The problem here is that, according to 1 Samuel: 1-6, David did this in the days, not of Abiathar, but of his father, Ahimelech. So it seems that either Jesus made a mistake, or Mark made a mistake. A small mistake, to be sure, but enough to disqualify them from "absolutely trustworthy" status.
And in any case--it doesn't matter: for
not even the testimony of an absolutey trustworthy person would be sufficient to prove a miracle. Even people who would ordinarily be considered absolutely trustworthy have been mistaken in such cases.
A virgin birth is not a freakish event that almost never happens, like a man surviving an iron rod being blasted through his head. If it were simply a marvelous event, then the testimony of an absolutely trustworthy person would be sufficient. A virgin birth is an
impossible, miraculous event that
never happens. "How shall this be," Mary asks the angel, "seeing I know not a man?"
To be considered reliable, reports of miracles must provide
stronger proof of their own trustworthiness than the proof provided by the uniformity of experience.
It's not even sufficient that they provide
miraculous proof of their own trustworthiness--for in such a case, the proofs would be equally balanced, and the only rational response would be to suspend judgment.
No--to be considered reliable, the NT narrative would have to provide proof of an
even more miraculous nature than a virgin birth.
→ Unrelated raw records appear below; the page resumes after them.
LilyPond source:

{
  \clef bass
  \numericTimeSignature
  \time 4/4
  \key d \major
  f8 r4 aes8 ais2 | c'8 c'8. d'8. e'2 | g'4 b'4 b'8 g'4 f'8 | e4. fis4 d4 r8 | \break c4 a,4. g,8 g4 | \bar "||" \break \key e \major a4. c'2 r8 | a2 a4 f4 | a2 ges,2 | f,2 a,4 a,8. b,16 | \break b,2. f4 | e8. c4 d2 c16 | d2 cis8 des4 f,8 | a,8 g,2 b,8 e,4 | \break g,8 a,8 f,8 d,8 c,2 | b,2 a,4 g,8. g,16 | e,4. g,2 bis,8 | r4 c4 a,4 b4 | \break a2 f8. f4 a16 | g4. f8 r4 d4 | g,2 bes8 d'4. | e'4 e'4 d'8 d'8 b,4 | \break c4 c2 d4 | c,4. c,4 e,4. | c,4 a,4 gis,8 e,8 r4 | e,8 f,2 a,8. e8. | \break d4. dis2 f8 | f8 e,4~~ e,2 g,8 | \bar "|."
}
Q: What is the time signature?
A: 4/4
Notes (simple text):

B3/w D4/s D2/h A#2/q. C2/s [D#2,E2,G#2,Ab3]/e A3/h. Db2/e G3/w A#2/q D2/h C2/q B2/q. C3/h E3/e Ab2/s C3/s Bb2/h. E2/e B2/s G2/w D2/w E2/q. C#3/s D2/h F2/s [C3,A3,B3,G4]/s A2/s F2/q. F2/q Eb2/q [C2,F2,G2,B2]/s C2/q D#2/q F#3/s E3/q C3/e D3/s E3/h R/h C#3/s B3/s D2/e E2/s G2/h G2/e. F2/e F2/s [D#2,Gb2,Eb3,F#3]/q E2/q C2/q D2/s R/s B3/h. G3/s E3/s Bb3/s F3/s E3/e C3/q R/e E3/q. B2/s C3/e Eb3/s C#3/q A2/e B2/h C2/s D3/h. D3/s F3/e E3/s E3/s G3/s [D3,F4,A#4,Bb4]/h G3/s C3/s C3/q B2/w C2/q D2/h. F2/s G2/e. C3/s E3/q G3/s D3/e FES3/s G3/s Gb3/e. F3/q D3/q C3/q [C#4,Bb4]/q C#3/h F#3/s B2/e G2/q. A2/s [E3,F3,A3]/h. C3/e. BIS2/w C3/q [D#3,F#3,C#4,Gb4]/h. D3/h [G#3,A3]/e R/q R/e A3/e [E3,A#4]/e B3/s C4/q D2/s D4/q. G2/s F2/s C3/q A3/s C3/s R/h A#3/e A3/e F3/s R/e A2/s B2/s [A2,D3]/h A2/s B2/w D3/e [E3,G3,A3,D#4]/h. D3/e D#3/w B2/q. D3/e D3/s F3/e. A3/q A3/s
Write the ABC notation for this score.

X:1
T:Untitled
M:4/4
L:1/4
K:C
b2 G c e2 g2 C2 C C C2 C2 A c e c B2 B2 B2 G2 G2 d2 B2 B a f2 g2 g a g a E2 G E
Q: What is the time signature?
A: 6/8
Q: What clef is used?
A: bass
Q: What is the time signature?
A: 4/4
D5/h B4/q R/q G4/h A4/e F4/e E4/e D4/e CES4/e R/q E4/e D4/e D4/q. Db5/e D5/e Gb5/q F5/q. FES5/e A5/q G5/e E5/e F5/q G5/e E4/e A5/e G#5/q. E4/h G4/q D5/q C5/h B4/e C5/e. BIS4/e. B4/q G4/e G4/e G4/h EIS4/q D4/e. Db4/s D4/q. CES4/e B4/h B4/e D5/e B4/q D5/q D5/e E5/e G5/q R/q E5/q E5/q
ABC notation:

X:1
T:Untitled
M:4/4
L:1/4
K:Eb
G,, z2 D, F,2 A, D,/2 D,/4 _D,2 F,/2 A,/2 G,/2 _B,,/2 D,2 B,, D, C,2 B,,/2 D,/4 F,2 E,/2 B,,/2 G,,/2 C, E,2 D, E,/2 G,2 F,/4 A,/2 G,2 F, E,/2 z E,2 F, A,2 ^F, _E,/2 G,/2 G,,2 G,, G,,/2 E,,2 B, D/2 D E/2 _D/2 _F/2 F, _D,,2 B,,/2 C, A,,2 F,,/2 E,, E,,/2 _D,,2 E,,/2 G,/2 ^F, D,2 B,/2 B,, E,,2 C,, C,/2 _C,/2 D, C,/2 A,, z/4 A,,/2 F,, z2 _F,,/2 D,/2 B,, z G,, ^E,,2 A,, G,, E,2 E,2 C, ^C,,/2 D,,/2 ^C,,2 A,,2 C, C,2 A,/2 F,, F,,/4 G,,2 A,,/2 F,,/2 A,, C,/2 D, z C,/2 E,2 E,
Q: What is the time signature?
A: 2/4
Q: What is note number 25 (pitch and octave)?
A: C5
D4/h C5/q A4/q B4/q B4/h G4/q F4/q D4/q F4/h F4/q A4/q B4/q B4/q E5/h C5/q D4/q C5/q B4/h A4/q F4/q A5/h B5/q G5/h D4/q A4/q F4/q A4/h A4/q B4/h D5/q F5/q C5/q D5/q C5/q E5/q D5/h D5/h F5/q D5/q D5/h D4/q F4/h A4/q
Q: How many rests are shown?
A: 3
This it simply does not provide. And in the absence of this miraculous proof, the stronger proof--the uniformity of experience--must prevail.
To quote Hume once again:
There surely never was a greater number of miracles ascribed to one person, than those, which were lately said to have been wrought in France upon the tomb of Abbé Paris, the famous Jansenist, with whose sanctity the people were so long deluded. The curing of the sick, giving hearing to the deaf, and sight to the blind, were every where talked of as the usual effects of that holy sepulchre. But what is more extraordinary; many of the miracles were immediately proved upon the spot, before judges of unquestioned integrity, attested by witnesses of credit and distinction, in a learned age, and on the most eminent theatre that is now in the world. Nor is this all: a relation of them was published and dispersed everywhere; nor were the Jesuits, though a learned body supported by the civil magistrate, and determined enemies to those opinions, in whose favour the miracles were said to have been wrought, ever able distinctly to refute or detect them. Where shall we find such a number of circumstances, agreeing to the corroboration of one fact? And what have we to oppose to such a cloud of witnesses, but the absolute impossibility or miraculous nature of the events, which they relate? And this surely, in the eyes of all reasonable people, will alone be regarded as a sufficient refutation.
Emphasis added.
If you're going to claim that the VB did not occur, then it is incumbent upon you to provide a competing explanation. It is also incumbent upon you to address the historicity and reliablity of the relevant NT texts and the claims of the Subapostolic Fathers.
No, actually: it isn't.
If
you're going to claim that the Virgin Birth
did occur, then it's incumbent on
you to prove the miraculously trustworthy nature of your sources.
Good luck with that. As we have already seen, the Gospel writers can't even be relied upon to cite the Old Testament with absolute accuracy.